For a written transcript of this video, please see below:
This is Richard Allen at the University of Iowa. This video demonstrates repair of a medial canthal defect via a median forehead flap and the subsequent revision of the flap. The patient is s/p Mohs excision of a basal cell carcinoma. The entire canalicular system and puncta of the upper and lower lid were also removed. The dermatologist was concerned of involvement of the underlying periosteum and bone and marked the area. A chisel is then used to make an incision around the area of concern and the bone is removed for evaluation by the pathologist. This bone proved to have no involvement of the cancer. If there had been evidence of invasion of the bone, the patient would have undergone subsequent radiation therapy. Some surgeons would argue against bone removal as this may allow a path of low resistance for incompletely excised cancer to invade the nose.

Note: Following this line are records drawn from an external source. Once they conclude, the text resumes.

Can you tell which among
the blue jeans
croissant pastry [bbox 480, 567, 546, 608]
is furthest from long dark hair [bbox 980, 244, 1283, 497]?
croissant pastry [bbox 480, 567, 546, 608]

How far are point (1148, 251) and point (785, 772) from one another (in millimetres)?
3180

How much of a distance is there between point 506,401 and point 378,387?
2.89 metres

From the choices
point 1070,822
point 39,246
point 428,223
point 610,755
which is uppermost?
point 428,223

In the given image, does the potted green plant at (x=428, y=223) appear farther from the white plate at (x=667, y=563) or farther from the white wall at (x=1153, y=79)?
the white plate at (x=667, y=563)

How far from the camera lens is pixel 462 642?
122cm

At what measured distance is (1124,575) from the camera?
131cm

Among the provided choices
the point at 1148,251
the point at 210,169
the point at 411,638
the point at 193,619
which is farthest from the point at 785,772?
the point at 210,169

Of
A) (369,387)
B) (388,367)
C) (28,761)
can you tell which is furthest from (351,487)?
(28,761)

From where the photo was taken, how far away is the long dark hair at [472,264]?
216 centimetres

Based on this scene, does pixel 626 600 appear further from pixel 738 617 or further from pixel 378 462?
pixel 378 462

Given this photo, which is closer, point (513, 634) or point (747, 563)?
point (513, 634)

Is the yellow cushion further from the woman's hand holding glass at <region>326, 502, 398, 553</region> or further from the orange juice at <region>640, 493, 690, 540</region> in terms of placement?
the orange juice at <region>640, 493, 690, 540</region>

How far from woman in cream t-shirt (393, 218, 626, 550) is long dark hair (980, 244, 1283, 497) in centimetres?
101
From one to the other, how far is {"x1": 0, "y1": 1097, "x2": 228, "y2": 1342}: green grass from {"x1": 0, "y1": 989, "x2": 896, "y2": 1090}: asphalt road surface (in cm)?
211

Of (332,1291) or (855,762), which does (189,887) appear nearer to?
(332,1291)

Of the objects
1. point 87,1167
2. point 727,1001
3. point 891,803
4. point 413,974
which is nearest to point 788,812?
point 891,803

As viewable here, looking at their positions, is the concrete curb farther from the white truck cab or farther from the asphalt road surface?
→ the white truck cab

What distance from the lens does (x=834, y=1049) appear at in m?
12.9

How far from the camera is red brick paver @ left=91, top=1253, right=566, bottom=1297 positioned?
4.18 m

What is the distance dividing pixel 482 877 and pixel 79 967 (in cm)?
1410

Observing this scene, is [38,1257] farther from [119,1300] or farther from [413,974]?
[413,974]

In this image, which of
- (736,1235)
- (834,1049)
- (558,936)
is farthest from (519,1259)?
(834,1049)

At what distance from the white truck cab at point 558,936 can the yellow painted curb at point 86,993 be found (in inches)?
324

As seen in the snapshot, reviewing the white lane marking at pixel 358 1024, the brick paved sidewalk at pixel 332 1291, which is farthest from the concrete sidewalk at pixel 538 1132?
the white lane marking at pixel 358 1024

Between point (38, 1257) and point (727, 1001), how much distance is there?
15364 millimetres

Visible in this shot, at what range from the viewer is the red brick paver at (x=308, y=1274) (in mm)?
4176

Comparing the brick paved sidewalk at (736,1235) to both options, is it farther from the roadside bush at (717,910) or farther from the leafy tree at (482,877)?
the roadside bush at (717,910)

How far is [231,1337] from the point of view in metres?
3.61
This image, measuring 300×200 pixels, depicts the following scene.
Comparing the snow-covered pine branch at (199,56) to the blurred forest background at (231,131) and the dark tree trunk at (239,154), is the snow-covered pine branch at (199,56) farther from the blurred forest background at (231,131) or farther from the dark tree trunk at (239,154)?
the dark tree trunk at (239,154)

The periosteum of the posterior lacrimal crest is engaged with a 4-0 Vicryl suture. This suture then engages the medial portion of the upper and lower tarsus. Tying this suture completes reconstruction of the posterior lamella. The anterior lamellar defect with then be reconstructed with the median forehead flap.
An incision is made along the planned median forehead flap with a 15 blade. Marks have also been made in the wrinkles of the forehead to aid in the subsequent closure of the donor site. A needle tip cautery is then used to dissect along the surface of the periosteum. This is performed to an area 2 cm above the root of the nose. Inferior to this area, the dissection will be performed subperiosteally with a freer periosteal elevator to allow identification and preservation of any of the neurovascular bundles. The mobilization of the flap is completed and the flap is transposed into the defect. The donor site is then widely undermined along the surface of the periosteum. The donor site is then closed with deep interrupted 4-0 Vicryl sutures followed by superficial 5-0 prolene sutures placed in a vertical mattress fashion.
Attention is then directed to the flap where deep sutures are placed through the periosteum followed by engaging the posterior surface of the flap. This will aid in seating the flap into the defect. Two sutures are placed for this purpose with 5-0 Vicryl suture. Deep sutures are then placed along the closure with 5-0 Vicryl sutures. The redundant portion of the flap is inspected and a dog-ear is excised. It is important not to cut into the flap too much as this could compromise the vascular supply of the flap. The skin is then closed with a combination of 5-0 and 6-0 Prolene suture. At the conclusion of the case, the flap covers the defect adequately.
The patient then returns in approximately two months for revision of the flap. The thick portions superiorly and inferiorly have been marked with a marking pen. The 15 blade is used to make an incision along the superior portion of the flap. The flap in the marked thick area is undermined and the subcutaneous fat is excised. Basically this thins the flap to just the dermis and epidermis. As a result of the thinning, a redundant portion of the skin is demonstrated. A marking pen is used to mark this redundant tissue and the tissue is excised with scissors. This results in adequate thinning along the superior portion of the flap. This is closed with deep interrupted 5-0 Vicryl sutures followed by superficial interrupted 5-0 Prolene sutures. Attention is then directed to the thickened inferior portion of the flap. A 15 blade is used to incise the inferior border of the flap. The flap is raised and the subcutaneous fat is excised with scissors. The redundant skin is then excised. The flap appears to be thinned appropriately and the flap is resutured into position with superficial 6-0 Prolene sutures. At the conclusion of the case, the revision of the flap appears appropriate. Antibiotic ointment is placed over the incisions. A gentle patch is placed for two days and the patient will return in one week for suture removal.